Gaussian Processes with Linear Multiple Kernel: Spectrum Design and Distributed Learning for Multi-Dimensional Data

Gaussian processes (GPs) have emerged as a prominent technique for machine learning and signal processing. A key component in GP modeling is the choice of kernel, and linear multiple kernels (LMKs) have become an attractive kernel class due to their powerful modeling capacity and interpretability. This paper focuses on the grid spectral mixture (GSM) kernel, an LMK that can approximate arbitrary stationary kernels. Specifically, we propose a novel GSM kernel formulation for multi-dimensional data that reduces the number of hyper-parameters compared to existing formulations, while also retaining a favorable optimization structure and approximation capability. In addition, to make the large-scale hyper-parameter optimization in the GSM kernel tractable, we first introduce the distributed SCA (DSCA) algorithm. Building on this, we propose the doubly distributed SCA (D$^2$SCA) algorithm based on the alternating direction method of multipliers (ADMM) framework, which allows us to cooperatively learn the GSM kernel in the context of big data while maintaining data privacy.

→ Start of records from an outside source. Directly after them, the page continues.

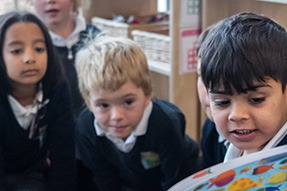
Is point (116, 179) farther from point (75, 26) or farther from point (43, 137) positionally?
point (75, 26)

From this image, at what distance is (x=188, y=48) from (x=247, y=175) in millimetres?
839

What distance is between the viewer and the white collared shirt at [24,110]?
0.88 m

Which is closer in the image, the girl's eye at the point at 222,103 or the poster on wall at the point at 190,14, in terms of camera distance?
the girl's eye at the point at 222,103

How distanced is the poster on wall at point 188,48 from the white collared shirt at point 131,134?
0.24 m

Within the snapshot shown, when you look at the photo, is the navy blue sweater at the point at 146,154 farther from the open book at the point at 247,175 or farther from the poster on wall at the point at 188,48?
the open book at the point at 247,175

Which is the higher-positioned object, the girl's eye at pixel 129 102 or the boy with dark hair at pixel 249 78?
the boy with dark hair at pixel 249 78

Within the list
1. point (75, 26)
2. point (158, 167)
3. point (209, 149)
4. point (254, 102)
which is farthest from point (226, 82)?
point (75, 26)

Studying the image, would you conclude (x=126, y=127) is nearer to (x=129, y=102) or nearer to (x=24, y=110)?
(x=129, y=102)

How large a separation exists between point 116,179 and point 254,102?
607 mm

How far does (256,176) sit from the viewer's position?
323 millimetres

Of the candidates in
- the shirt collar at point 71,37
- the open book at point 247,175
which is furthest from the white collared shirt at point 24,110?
the open book at point 247,175

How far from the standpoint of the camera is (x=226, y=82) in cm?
47

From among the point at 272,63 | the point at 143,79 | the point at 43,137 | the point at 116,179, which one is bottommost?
the point at 116,179

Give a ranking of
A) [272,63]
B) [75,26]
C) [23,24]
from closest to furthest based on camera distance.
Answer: [272,63] < [23,24] < [75,26]
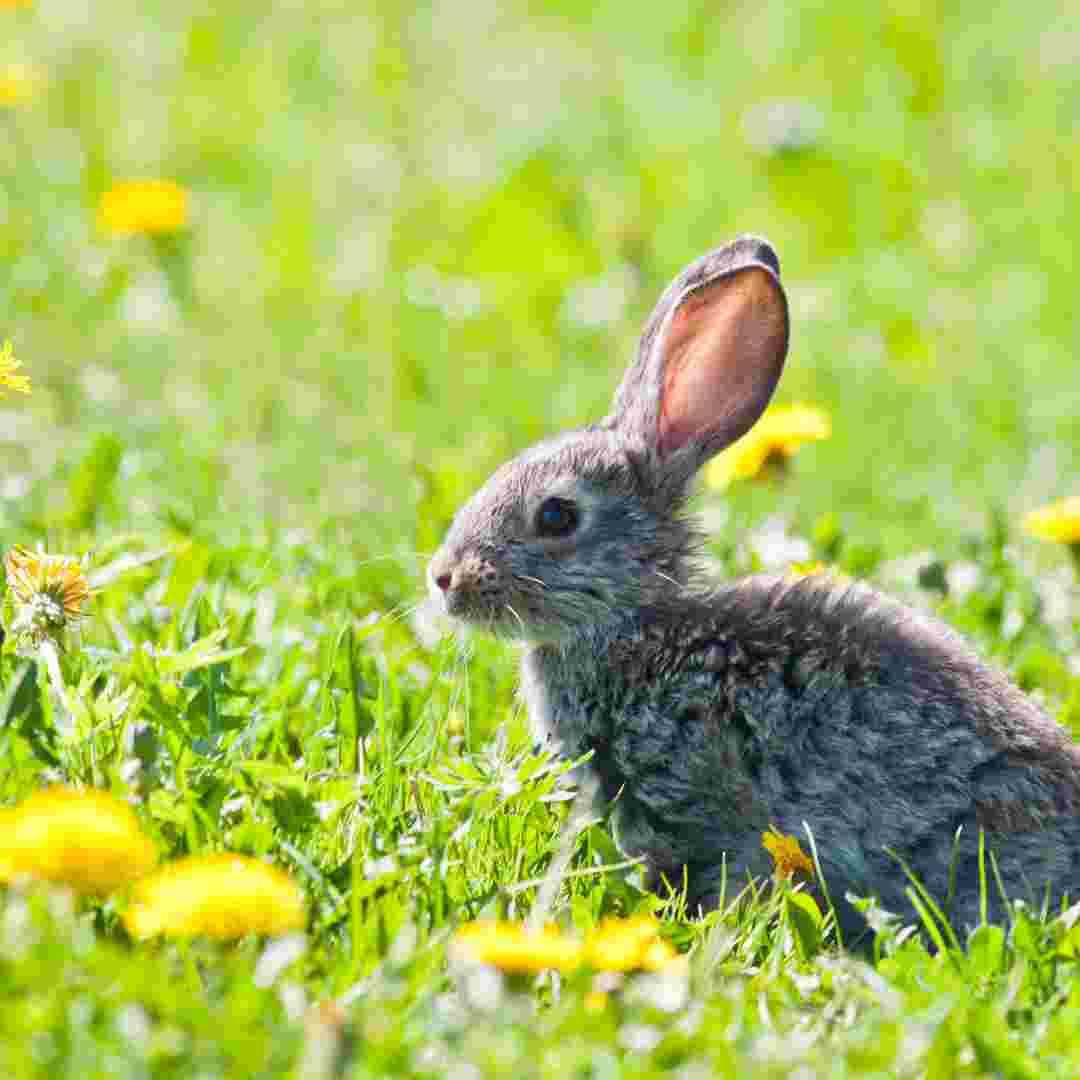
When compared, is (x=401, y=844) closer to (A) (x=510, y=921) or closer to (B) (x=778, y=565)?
(A) (x=510, y=921)

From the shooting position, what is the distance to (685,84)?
11.0 metres

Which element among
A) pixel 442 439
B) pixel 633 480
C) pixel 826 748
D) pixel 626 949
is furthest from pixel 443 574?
pixel 442 439

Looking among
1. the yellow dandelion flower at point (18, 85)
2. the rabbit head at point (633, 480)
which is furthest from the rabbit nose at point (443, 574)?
the yellow dandelion flower at point (18, 85)

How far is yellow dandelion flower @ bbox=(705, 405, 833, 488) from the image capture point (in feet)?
21.5

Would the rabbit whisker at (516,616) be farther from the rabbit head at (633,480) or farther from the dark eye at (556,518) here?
the dark eye at (556,518)

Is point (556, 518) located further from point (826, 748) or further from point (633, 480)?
point (826, 748)

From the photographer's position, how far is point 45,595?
157 inches

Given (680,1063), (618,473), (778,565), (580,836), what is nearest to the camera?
(680,1063)

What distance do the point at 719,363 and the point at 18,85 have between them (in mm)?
5196

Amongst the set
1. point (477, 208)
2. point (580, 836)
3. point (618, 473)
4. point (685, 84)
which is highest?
point (685, 84)

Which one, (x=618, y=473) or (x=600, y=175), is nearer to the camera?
(x=618, y=473)

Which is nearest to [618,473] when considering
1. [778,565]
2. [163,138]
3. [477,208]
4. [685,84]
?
[778,565]

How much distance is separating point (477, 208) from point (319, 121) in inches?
46.0

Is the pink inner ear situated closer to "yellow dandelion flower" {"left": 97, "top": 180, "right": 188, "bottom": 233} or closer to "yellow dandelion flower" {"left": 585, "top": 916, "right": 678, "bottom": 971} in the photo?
"yellow dandelion flower" {"left": 585, "top": 916, "right": 678, "bottom": 971}
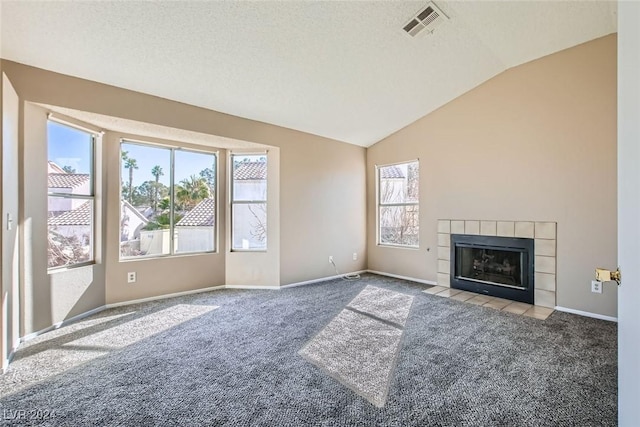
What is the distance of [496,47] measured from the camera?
129 inches

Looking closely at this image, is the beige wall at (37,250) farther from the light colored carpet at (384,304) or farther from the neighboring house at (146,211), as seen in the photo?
the light colored carpet at (384,304)

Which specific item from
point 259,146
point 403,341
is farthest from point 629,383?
point 259,146

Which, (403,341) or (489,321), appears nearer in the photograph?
(403,341)

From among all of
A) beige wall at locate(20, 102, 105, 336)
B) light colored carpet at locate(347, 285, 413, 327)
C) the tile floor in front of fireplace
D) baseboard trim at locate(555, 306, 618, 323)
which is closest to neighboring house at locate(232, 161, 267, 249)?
light colored carpet at locate(347, 285, 413, 327)

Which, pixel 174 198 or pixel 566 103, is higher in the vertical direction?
pixel 566 103

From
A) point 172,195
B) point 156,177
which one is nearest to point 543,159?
point 172,195

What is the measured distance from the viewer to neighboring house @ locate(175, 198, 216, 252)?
13.8 feet

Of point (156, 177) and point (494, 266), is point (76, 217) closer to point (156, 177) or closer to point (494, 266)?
point (156, 177)

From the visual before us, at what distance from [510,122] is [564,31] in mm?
1037

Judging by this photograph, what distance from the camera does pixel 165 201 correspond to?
159 inches

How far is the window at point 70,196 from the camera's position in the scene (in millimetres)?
3008

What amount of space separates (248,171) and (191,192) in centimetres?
89

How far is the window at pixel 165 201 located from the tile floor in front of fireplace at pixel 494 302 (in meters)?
3.45

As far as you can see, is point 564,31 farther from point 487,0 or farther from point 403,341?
point 403,341
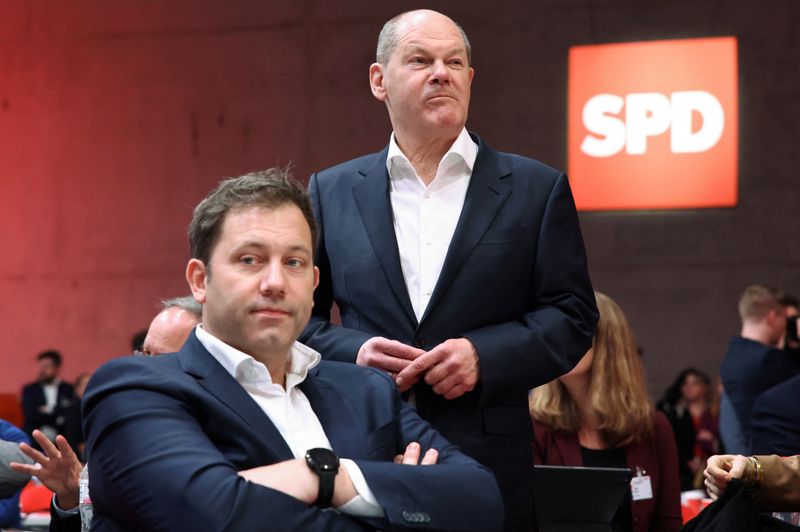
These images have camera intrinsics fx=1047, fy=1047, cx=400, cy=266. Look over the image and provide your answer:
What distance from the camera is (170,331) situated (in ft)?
9.55

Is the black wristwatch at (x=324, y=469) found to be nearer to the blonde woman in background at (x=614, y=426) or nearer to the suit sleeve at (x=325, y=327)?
the suit sleeve at (x=325, y=327)

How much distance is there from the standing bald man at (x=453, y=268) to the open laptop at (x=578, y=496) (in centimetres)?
52

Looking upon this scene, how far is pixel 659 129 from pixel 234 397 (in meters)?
7.25

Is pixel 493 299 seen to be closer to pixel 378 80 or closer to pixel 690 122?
pixel 378 80

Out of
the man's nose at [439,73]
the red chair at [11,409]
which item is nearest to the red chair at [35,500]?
the man's nose at [439,73]

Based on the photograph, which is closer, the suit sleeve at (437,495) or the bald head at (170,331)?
the suit sleeve at (437,495)

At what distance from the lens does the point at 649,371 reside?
28.9 ft

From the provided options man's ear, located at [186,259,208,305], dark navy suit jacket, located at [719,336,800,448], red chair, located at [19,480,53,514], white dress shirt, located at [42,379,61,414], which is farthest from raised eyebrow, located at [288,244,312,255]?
white dress shirt, located at [42,379,61,414]

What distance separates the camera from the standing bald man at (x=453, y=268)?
2.22 m

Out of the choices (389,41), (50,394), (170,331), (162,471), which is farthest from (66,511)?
(50,394)

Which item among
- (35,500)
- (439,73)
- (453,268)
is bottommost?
(35,500)

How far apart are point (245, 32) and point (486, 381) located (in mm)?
8046

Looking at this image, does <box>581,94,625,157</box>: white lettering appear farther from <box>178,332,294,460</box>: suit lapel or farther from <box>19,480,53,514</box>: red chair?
<box>178,332,294,460</box>: suit lapel

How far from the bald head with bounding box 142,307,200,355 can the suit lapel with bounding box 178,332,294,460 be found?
42.0 inches
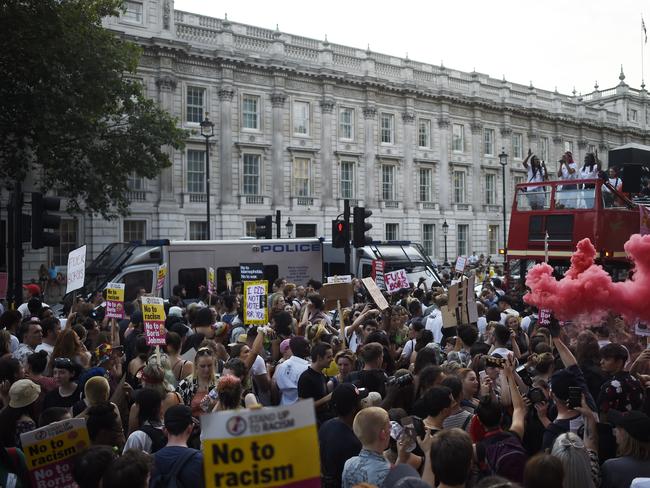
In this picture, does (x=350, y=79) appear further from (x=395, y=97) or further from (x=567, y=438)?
(x=567, y=438)

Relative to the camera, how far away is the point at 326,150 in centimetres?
3681

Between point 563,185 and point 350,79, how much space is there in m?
22.7

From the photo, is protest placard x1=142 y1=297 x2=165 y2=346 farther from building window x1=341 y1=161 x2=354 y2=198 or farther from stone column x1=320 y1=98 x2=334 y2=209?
building window x1=341 y1=161 x2=354 y2=198

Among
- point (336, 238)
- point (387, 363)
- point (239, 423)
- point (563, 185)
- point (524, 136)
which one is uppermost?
point (524, 136)

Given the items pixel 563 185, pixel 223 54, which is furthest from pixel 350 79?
pixel 563 185

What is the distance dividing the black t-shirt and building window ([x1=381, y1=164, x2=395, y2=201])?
35.1m

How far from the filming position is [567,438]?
158 inches

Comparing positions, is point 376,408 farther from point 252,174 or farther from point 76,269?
point 252,174

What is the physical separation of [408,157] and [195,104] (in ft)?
45.8

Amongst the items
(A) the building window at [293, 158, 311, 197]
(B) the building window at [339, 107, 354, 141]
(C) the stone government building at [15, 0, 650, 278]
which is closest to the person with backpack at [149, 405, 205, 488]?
(C) the stone government building at [15, 0, 650, 278]

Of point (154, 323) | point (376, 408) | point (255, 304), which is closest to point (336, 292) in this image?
point (255, 304)

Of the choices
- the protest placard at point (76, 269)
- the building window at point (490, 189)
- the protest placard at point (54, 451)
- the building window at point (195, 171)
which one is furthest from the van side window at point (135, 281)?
the building window at point (490, 189)

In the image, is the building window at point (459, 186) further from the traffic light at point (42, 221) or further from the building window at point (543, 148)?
the traffic light at point (42, 221)

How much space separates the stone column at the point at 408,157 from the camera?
132ft
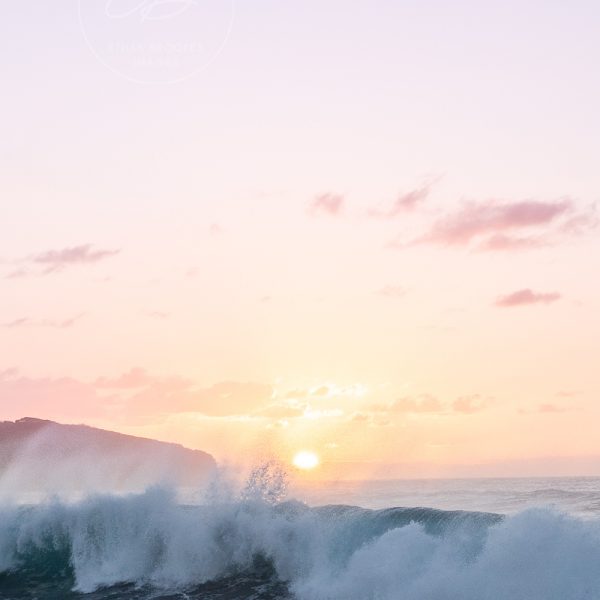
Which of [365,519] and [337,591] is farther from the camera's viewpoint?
[365,519]

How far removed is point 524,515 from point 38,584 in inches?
590

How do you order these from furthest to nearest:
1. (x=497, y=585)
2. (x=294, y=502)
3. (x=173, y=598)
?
1. (x=294, y=502)
2. (x=173, y=598)
3. (x=497, y=585)

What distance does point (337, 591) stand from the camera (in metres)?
20.6

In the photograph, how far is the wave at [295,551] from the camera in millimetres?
18609

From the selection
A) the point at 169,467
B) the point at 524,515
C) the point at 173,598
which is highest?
the point at 169,467

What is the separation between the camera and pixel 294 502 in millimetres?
26250

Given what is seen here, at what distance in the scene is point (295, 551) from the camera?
23891mm

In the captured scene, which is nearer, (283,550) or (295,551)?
(295,551)

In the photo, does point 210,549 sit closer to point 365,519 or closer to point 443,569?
point 365,519

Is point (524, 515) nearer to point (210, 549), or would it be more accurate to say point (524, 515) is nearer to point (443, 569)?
point (443, 569)

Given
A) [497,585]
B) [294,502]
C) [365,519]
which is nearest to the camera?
[497,585]

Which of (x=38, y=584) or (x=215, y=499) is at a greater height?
(x=215, y=499)

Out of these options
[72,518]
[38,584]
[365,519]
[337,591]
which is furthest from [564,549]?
[72,518]

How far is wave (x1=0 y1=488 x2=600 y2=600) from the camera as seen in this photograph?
18.6 m
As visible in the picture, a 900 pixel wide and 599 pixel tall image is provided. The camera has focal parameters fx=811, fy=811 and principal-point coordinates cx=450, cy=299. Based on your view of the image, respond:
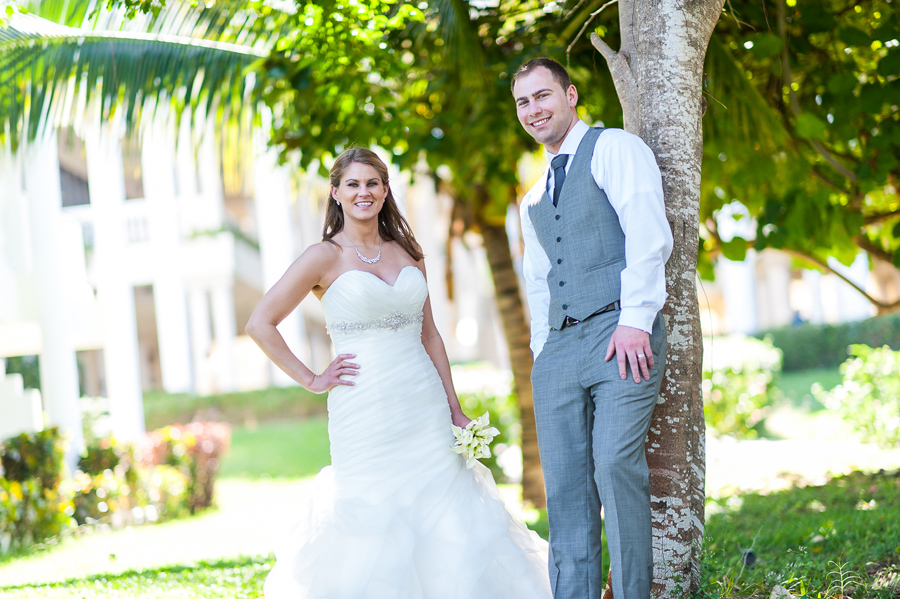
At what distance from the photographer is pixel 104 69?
555 cm

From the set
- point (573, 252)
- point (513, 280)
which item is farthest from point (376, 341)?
point (513, 280)

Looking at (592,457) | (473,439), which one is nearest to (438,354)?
(473,439)

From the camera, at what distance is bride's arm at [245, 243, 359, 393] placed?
11.4 ft

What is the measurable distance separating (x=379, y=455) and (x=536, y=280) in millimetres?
1026

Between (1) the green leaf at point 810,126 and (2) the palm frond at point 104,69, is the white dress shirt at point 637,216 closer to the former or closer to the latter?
(1) the green leaf at point 810,126

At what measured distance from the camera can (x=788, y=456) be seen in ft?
28.1

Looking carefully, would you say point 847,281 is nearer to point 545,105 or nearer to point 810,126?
point 810,126

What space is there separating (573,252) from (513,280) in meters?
4.68

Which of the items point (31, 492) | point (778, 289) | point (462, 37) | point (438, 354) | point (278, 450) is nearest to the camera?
point (438, 354)

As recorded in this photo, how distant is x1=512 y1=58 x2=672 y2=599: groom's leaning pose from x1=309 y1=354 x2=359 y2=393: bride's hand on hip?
869 mm

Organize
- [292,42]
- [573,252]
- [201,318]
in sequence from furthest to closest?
[201,318] < [292,42] < [573,252]

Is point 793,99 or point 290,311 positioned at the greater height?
point 793,99

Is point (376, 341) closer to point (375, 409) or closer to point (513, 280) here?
point (375, 409)

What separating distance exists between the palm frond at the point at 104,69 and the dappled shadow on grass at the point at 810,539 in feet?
13.9
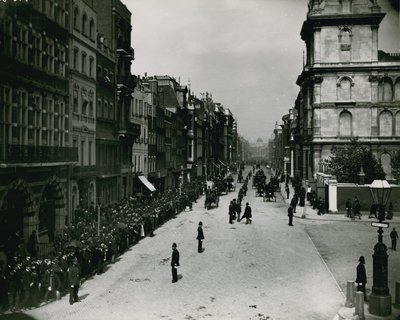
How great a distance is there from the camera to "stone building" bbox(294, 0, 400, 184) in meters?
59.1

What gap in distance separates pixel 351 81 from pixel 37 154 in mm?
46510

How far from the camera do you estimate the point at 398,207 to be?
4200 centimetres

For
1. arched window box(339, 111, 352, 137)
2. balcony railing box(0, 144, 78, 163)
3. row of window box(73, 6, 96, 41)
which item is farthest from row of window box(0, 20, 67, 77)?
arched window box(339, 111, 352, 137)

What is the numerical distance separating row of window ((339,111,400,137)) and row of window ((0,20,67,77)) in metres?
42.0

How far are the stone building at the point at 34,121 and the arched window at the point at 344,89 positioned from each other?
41.1m

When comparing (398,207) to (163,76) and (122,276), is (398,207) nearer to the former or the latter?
(122,276)

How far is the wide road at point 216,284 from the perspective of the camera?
1561 centimetres

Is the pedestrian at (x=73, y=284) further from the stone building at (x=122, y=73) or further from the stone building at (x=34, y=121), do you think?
the stone building at (x=122, y=73)

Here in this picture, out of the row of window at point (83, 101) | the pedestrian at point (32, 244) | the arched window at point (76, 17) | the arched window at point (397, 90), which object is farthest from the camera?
the arched window at point (397, 90)

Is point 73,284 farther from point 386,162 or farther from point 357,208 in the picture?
point 386,162

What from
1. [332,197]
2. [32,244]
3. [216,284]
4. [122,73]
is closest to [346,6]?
[332,197]

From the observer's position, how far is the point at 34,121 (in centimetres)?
2359

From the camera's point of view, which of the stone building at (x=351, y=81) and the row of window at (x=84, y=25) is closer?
the row of window at (x=84, y=25)

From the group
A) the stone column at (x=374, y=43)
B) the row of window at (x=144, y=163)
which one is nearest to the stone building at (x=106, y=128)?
the row of window at (x=144, y=163)
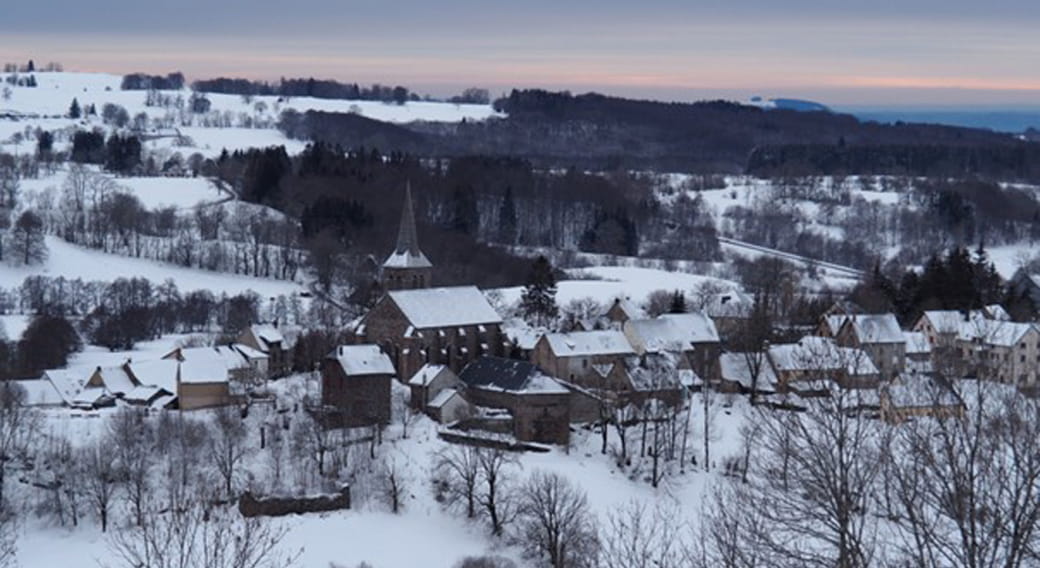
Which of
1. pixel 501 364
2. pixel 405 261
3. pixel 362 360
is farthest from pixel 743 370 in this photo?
pixel 362 360

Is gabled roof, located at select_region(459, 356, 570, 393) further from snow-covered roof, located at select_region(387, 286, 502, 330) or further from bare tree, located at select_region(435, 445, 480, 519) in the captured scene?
bare tree, located at select_region(435, 445, 480, 519)

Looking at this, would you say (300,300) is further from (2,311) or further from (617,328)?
(617,328)

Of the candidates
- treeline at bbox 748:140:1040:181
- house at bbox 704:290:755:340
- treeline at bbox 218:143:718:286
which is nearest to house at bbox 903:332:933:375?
house at bbox 704:290:755:340

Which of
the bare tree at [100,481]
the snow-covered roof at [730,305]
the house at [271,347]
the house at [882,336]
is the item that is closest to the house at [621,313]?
the snow-covered roof at [730,305]

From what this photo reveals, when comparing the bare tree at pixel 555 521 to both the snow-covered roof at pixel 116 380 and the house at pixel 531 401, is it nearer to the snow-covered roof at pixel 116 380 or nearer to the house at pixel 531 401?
the house at pixel 531 401

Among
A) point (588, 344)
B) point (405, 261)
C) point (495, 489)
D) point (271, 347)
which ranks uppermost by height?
point (405, 261)

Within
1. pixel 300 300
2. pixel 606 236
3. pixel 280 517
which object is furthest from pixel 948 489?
pixel 606 236

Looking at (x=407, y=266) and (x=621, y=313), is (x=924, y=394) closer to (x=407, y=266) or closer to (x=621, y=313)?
(x=407, y=266)
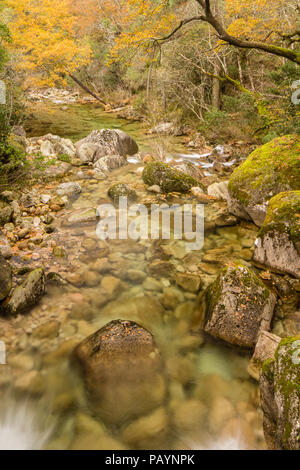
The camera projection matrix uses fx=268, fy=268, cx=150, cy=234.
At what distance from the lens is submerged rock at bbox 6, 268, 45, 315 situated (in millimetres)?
3881

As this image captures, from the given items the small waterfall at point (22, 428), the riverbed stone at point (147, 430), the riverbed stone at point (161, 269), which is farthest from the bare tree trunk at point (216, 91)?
the small waterfall at point (22, 428)

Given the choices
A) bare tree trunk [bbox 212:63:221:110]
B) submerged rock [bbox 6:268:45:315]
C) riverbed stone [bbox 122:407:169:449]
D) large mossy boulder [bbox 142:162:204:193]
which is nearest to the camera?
riverbed stone [bbox 122:407:169:449]

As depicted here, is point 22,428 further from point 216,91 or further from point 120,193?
point 216,91

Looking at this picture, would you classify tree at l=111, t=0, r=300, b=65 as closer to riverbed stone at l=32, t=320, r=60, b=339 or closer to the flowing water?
the flowing water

Furthermore, we tackle the inherent communication bandwidth restriction in distributed frameworks, by quantizing the hyper-parameters in D$^2$SCA, resulting in the quantized doubly distributed SCA (QD$^2$SCA) algorithm. Theoretical analysis establishes convergence guarantees for the proposed algorithms, while experiments on diverse datasets demonstrate the superior prediction performance and efficiency of our methods.